The latest issue of a prominent Christian magazine includes a cartoon in which a self-satisfied man stands next to a wall with a no-smoking sign. He’s saying to his companion, “Don’t forget: we Christians were intolerant of smokers years before it caught on with the rest of society!”
I’m not sure what the editors’ purpose was in including this cartoon. Were they lampooning smug Christians who highlight their long-standing tobacco prohibition as a badge of honor, now vindicated? If so, the lampoon falls flat. I don’t see the point of making fun of someone who’s been right all along about a major social issue, regardless of his or her attitude. Would that more people would be right about such issues, despite popular trends!

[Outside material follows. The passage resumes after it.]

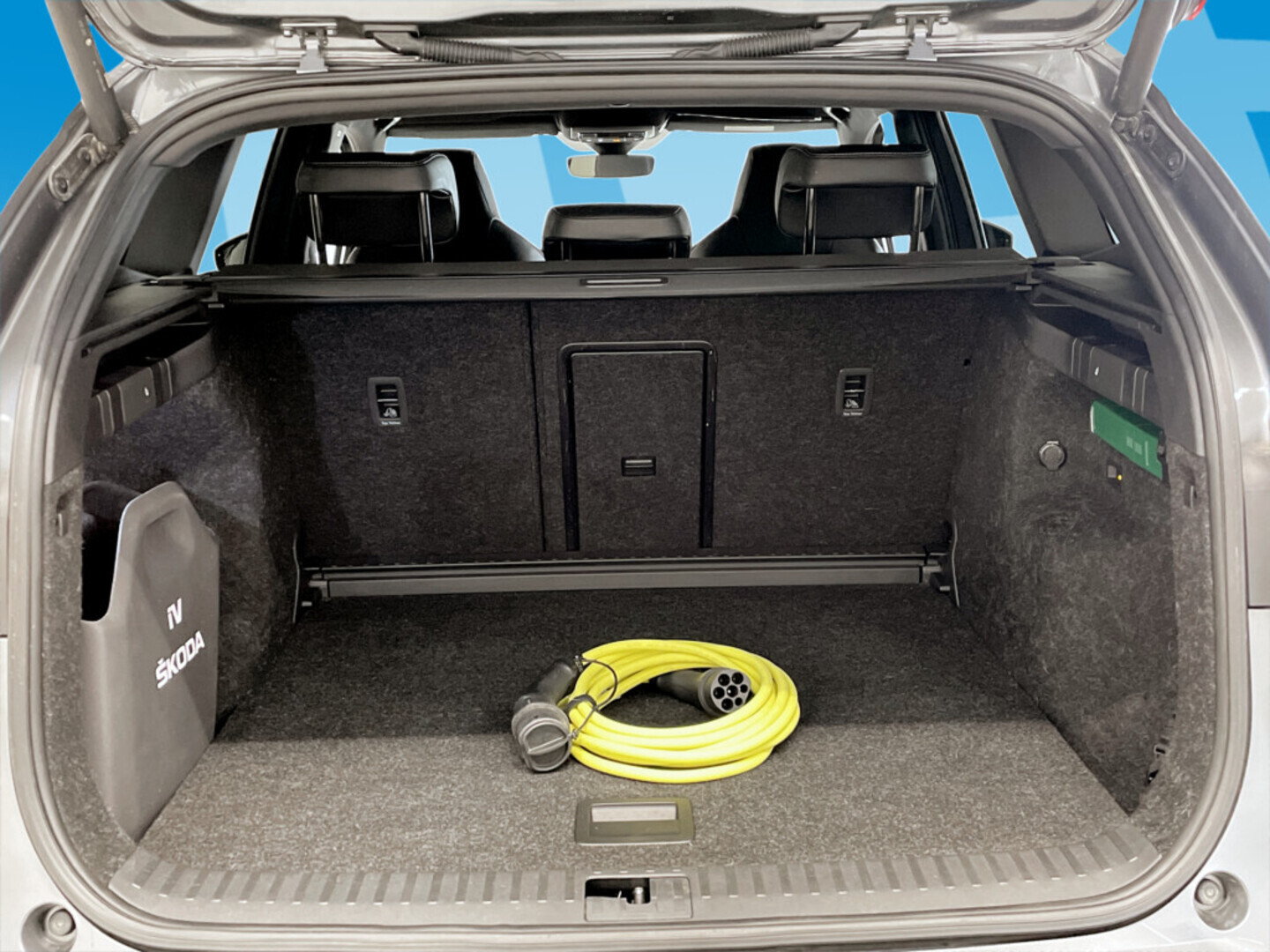 SKODA Enyaq 2023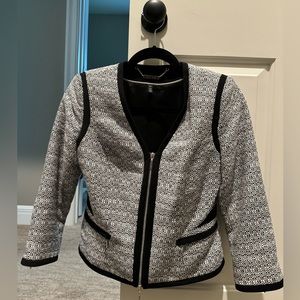 White House Black Market Suit size 00. Black/white pattern. Skirt is NWT.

I grew up as the son of a minister and college professor in a major Protestant denomination. Our church circles weren’t evangelical, by any means. In fact we belonged to the “modernist” wing. But there was a residue of piety in our ecclesiastical environment that ruled out the use of tobacco and, for that matter, alcohol. During my preteen and earlier teen years we didn’t even know people who smoked or drank. My parents wouldn’t patronize a restaurant where alcohol was served.
Once my brother and I found a pack of cigarettes someone had dropped on the sidewalk. My mother let us go upstairs in our garage and smoke the stale things, just to see what they were like. That was the end of it. And, through the years, my use of alcohol has been pretty much limited to receiving Holy Communion in liturgical churches, or perhaps sharing half a glass of wine with my wife once a year at an Italian restaurant.
These habits — or the lack thereof — go back to my childhood in that non-evangelical denomination where, at least, we got a few things right about healthy living. That was the 1950s, and that denomination has since moved even further away from Bible-believing faith. I’ve changed denominations since then, seeking an evangelical environment where our tithe money didn’t go to support Marxist revolutionaries in Africa. But the old no-smoking, no-drinking life style stays with me.
You can lampoon that no-smoking, no-drinking mentality if you want to, and call it hypocritical because it overlooks some other important issues. But that’s a shallow response. I remember debates in college where the question of hypocrisy came up in relation to these strictures. Somebody finally pointed out that few people are killed by drivers who are hypocrites, compared with those who die at the hand of drivers who drink. As for the harm that comes from the use of tobacco — you may not smoke yourself, but when you pay your taxes or your medical insurance premiums you’re paying for the societal costs generated by those who do.
Make fun of blowhards who pat themselves on the back because of their intolerance of smoking? Go ahead, but I wouldn’t call it a laughing matter. Christians, evangelical and otherwise, got some things right a half-century ago.